Alexandre Parafita
À descoberta da linguística africana
O território das ex-colónias portuguesas em África continua esquecido da maioria dos linguistas, não obstante o trabalho dos missionários desenvolvido ao longo dos séculos na sua relação com as línguas nativas. O mesmo acontece, de resto, com a generalidade das línguas autóctones do continente africano, sabendo-se, de acordo com dados públicos, que existem mais de 2.000 línguas, agrupadas em quatro grandes famílias linguísticas: Niger-Congo (1.539 línguas), Afro-asiático (376 línguas), Nilo-Sahariana (207 línguas) e Khoisan (36 línguas).
O Centro de Estudos em Letras (CEL) da Universidade de Trás-os-Montes e Alto Douro (UTAD), que vem desenvolvendo trabalhos de grande qualidade nos domínios das ciências da linguagem e, em particular, da historiografia linguística e da linguística missionária, encontrou nestas lacunas motivação bastante para a realização de estudos pertinentes com o foco no desenvolvimento do estudo das descrições linguísticas de Angola e Moçambique. Para tal, leva em conta o trabalho metalinguístico dos missionários do Padroado Português sobre as línguas “nacionais” faladas nas ex-colónias portuguesas, um trabalho que é praticamente desconhecido em Portugal e inclusive nos próprios países a que respeitam. Aliás, são muito escassos os trabalhos de investigação conhecidos sobre a lexicografia e gramaticografia das línguas nativas dos países lusófonos, com uma honrosa exceção do Brasil.
É, por isso, urgente reverter a situação e a intervenção do CEL começará pela contratação de um investigador doutorado, por 36 meses, para estudar as fontes primárias metalinguísticas (gramaticais e lexicográficas) das línguas nacionais africanas, escritas por missionários do Padroado Português e leigos (em língua portuguesa), entre 1482 e 1975. Reconhece-se também o grande interesse que a linguística missionária tem vindo a merecer, nas duas últimas décadas, como área de investigação no âmbito da historiografia linguística, com a realização de colóquios e congressos internacionais, em que investigadores do CEL têm participado ativamente desde 2004.
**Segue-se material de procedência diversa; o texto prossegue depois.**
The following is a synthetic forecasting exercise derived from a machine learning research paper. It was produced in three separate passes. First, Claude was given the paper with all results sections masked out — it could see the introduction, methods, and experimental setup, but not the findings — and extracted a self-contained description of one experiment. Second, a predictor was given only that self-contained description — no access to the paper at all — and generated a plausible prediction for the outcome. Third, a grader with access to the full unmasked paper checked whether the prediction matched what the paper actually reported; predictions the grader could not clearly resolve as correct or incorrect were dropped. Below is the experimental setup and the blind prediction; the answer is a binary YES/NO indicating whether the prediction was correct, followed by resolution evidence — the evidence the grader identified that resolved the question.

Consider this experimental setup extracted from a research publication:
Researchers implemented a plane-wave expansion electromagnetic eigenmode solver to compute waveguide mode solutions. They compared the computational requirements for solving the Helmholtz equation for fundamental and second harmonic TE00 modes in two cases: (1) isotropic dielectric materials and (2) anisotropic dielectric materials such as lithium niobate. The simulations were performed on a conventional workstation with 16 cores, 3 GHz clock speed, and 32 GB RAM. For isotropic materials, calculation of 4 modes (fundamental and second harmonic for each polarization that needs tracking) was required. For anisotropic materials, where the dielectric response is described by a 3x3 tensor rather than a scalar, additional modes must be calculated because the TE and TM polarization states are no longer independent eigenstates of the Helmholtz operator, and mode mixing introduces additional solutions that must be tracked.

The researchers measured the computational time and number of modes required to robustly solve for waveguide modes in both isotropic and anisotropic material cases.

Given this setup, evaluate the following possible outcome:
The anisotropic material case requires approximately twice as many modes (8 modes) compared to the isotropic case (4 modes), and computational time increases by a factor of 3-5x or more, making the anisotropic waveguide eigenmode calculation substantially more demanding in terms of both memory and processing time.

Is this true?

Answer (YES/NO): NO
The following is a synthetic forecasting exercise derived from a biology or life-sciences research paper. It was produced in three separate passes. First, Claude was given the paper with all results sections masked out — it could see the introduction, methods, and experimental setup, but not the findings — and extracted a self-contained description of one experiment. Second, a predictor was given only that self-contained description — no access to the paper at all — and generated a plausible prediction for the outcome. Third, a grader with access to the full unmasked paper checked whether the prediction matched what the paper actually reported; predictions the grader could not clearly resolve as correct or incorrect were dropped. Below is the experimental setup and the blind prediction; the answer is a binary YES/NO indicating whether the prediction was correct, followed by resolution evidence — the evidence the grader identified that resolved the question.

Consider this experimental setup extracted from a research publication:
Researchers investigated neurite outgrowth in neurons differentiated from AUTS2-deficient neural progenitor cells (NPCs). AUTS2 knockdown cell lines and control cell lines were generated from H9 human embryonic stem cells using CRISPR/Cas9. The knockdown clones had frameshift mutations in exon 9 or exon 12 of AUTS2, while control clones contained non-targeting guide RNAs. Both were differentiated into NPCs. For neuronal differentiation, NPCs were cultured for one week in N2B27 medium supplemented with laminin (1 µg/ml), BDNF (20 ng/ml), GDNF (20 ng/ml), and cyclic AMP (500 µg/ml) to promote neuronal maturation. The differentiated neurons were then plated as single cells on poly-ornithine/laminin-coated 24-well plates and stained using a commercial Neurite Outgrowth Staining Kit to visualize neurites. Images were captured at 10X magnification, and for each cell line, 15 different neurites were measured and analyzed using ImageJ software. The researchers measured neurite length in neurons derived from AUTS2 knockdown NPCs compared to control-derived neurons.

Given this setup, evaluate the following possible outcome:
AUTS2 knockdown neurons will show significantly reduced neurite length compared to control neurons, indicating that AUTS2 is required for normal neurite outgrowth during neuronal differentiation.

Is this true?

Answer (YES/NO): YES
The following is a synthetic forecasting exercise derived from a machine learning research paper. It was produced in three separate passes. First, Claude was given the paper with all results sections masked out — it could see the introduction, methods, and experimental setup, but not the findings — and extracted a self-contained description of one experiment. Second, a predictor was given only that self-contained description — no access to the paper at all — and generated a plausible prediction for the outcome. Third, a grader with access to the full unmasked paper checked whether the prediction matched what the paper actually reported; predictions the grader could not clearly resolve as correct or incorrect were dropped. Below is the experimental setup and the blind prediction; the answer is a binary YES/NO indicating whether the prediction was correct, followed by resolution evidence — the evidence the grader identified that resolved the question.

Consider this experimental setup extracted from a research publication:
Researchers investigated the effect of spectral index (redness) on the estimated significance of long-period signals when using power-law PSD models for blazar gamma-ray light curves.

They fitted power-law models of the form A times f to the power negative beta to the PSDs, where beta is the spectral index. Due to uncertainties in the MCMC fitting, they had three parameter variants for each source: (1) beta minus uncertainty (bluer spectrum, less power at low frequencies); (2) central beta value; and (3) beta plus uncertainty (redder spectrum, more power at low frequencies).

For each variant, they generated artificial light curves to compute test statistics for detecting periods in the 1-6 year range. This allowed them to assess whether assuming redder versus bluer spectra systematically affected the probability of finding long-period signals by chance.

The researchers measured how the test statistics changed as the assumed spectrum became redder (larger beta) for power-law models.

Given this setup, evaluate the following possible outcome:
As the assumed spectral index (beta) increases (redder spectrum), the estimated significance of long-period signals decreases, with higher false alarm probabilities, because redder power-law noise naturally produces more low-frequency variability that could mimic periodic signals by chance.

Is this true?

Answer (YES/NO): YES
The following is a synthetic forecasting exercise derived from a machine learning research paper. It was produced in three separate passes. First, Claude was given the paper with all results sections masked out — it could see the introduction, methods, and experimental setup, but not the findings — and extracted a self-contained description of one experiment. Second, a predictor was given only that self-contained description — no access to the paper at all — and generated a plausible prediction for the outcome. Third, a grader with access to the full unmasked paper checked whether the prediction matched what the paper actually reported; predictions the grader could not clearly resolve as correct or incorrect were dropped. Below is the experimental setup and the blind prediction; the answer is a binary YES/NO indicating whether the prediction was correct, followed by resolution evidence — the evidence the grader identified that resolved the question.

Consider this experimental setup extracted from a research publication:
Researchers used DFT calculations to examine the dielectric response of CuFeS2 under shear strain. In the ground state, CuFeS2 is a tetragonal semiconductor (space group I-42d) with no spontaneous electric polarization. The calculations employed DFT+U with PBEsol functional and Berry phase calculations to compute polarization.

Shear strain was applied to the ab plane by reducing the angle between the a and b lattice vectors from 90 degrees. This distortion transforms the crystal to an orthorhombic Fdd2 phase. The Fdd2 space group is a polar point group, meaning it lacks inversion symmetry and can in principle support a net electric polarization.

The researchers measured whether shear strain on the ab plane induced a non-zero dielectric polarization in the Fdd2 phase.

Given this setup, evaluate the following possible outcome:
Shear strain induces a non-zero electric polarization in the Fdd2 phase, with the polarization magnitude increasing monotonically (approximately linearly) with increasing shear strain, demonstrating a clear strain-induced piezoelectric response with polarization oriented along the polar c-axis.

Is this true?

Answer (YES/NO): YES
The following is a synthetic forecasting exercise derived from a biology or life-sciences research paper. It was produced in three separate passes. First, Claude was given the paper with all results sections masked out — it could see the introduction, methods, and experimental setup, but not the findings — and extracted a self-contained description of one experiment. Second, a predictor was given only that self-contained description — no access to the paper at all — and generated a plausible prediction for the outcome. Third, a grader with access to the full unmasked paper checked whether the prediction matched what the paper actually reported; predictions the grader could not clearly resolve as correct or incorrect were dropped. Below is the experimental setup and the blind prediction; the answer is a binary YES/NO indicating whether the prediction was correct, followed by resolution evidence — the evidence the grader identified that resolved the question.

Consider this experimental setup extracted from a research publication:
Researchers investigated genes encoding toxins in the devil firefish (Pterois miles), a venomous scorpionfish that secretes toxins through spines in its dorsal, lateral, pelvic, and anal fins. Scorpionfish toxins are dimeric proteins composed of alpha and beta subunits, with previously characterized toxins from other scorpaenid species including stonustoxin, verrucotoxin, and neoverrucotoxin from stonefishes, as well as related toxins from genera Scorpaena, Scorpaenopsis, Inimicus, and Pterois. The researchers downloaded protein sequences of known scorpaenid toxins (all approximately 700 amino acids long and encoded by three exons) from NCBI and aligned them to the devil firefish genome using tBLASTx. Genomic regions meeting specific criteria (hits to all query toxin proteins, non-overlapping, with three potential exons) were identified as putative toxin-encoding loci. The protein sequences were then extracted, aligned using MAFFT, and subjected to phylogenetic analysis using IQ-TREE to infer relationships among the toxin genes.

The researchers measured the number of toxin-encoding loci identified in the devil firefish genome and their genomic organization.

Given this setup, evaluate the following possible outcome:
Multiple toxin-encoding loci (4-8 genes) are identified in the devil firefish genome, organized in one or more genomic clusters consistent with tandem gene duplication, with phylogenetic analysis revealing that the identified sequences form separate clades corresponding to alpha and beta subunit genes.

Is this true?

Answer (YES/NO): YES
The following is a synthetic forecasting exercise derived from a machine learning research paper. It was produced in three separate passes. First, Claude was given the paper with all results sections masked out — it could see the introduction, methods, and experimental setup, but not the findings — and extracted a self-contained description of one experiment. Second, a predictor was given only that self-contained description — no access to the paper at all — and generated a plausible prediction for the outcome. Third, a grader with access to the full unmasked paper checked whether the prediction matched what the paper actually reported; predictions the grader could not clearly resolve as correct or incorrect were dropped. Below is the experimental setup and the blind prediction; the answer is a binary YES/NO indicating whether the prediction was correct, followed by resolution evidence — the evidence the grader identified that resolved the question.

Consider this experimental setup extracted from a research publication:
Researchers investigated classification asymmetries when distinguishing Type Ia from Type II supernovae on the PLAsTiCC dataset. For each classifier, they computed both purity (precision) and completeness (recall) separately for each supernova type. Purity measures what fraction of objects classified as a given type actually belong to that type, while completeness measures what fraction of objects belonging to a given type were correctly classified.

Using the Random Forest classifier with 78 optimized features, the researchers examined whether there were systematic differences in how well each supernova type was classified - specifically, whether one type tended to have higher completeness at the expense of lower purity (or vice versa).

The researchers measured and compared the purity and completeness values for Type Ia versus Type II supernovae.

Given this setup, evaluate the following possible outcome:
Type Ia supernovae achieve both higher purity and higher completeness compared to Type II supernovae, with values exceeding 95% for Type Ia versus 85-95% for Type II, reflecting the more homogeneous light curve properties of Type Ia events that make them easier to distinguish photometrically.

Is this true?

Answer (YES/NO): NO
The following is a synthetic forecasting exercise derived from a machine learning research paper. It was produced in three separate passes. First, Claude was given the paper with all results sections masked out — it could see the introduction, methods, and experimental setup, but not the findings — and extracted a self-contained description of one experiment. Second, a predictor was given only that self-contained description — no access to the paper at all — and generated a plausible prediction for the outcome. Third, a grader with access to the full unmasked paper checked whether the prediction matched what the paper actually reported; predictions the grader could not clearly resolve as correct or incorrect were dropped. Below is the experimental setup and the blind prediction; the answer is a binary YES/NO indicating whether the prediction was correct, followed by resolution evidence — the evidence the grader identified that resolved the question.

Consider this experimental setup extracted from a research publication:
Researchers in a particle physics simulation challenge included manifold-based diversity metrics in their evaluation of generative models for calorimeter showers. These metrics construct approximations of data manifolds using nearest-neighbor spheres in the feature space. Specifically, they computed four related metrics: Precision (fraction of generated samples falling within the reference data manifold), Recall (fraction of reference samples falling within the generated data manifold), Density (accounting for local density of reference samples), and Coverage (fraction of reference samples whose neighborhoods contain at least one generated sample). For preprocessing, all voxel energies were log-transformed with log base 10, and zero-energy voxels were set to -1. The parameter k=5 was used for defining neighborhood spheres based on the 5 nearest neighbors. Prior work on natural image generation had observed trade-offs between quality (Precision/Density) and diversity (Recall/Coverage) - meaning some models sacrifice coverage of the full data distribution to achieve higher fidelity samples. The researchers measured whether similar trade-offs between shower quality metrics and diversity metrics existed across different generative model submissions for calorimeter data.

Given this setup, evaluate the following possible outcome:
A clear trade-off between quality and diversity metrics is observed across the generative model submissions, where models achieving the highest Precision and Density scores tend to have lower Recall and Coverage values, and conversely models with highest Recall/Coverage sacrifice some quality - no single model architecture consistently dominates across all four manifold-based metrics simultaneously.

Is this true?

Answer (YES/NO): NO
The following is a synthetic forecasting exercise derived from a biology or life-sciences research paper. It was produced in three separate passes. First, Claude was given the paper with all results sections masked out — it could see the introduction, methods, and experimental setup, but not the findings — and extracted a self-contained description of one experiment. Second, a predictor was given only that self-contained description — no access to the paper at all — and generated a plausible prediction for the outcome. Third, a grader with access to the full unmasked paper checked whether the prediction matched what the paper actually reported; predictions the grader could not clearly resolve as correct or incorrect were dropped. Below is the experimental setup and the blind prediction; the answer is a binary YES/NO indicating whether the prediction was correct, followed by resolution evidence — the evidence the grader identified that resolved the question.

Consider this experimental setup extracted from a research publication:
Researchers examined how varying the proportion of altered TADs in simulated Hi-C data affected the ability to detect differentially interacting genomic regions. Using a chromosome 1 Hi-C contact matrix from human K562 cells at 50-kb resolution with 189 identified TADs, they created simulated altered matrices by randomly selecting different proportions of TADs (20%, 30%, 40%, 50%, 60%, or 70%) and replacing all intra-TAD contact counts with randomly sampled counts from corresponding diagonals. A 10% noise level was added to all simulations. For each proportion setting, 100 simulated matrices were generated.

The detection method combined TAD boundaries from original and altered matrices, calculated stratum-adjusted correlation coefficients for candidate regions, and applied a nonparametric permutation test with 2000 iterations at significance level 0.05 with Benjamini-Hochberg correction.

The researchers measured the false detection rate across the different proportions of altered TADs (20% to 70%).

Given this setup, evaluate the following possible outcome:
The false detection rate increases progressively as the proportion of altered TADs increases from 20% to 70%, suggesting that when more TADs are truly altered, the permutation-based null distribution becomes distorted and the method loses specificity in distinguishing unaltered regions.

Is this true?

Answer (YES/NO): YES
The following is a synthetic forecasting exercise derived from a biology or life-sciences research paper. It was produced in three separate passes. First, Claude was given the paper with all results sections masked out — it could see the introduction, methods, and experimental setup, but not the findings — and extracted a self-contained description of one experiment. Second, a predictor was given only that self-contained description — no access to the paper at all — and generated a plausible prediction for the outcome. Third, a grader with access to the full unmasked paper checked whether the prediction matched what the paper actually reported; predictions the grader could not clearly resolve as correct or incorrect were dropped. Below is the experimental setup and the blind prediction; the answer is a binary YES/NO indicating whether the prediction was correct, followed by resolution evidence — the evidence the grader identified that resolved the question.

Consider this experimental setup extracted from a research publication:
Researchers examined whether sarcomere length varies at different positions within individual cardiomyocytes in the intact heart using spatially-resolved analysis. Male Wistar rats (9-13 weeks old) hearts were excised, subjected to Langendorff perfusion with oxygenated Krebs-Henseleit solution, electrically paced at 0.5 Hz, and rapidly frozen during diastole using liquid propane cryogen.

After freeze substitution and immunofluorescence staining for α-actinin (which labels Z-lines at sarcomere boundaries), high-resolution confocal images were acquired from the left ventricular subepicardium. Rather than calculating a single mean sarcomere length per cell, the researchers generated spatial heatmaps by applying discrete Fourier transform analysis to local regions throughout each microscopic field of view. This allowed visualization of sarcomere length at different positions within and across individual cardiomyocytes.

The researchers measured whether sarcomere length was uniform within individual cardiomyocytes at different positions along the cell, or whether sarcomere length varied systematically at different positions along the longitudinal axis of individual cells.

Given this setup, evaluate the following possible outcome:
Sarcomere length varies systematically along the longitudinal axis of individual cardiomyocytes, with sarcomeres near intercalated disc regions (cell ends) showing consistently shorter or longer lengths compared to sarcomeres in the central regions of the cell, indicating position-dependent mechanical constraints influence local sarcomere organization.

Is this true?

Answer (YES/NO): NO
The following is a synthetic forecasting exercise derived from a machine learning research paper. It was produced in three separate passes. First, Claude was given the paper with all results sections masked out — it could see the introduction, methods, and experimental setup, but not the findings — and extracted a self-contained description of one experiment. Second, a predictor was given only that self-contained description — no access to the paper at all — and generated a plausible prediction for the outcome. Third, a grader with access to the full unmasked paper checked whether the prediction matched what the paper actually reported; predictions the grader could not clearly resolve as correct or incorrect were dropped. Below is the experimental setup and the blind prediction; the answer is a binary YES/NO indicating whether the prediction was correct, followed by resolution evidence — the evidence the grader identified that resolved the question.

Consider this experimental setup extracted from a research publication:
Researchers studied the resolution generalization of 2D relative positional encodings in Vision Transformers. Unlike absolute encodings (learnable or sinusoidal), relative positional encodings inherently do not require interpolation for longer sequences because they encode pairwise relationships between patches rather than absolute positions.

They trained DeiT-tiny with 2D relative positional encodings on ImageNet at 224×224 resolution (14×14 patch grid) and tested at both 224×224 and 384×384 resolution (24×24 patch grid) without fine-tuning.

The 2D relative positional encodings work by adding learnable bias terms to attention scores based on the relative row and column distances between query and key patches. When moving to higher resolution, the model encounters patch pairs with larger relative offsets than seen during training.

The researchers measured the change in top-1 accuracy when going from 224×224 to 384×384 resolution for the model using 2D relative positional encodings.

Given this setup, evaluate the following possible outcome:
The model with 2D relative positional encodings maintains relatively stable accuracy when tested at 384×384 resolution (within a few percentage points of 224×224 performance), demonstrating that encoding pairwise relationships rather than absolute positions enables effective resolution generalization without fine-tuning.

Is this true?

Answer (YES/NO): YES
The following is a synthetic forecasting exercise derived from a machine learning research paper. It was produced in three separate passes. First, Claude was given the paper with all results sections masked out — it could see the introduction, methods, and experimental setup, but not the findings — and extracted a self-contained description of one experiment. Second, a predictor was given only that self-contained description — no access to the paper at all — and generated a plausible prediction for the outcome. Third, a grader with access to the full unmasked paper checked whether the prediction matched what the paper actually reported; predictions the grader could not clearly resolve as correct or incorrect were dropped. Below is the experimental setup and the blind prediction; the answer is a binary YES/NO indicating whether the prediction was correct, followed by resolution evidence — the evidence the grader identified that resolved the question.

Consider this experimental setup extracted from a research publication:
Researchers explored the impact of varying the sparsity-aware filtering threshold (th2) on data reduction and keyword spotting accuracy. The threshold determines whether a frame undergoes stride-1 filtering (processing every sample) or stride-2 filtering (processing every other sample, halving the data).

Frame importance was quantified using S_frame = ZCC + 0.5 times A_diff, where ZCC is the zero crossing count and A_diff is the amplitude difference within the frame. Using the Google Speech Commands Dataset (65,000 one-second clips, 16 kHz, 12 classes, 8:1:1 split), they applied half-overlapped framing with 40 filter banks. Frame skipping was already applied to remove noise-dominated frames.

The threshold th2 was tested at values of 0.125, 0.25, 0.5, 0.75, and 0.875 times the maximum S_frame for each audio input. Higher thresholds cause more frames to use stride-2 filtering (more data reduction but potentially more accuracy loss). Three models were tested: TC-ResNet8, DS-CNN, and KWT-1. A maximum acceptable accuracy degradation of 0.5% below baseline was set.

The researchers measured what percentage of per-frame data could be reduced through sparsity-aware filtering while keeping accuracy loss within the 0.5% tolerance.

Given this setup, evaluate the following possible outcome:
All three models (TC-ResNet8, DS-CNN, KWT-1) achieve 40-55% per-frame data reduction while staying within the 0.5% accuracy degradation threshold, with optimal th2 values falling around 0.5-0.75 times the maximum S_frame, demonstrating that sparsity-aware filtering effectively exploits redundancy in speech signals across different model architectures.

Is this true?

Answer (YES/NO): NO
O Centro de Estudos em Letras da UTAD, que recentemente passou a integrar o Comité International Permanent des Linguistes (CIPL), sendo o único centro de investigação português daquela organização, tem agora uma redobrada responsabilidade numa área especialmente protegida pela UNESCO, como é a da preservação das línguas minoritárias e em risco, e procura reforçar também a sua projeção internacional.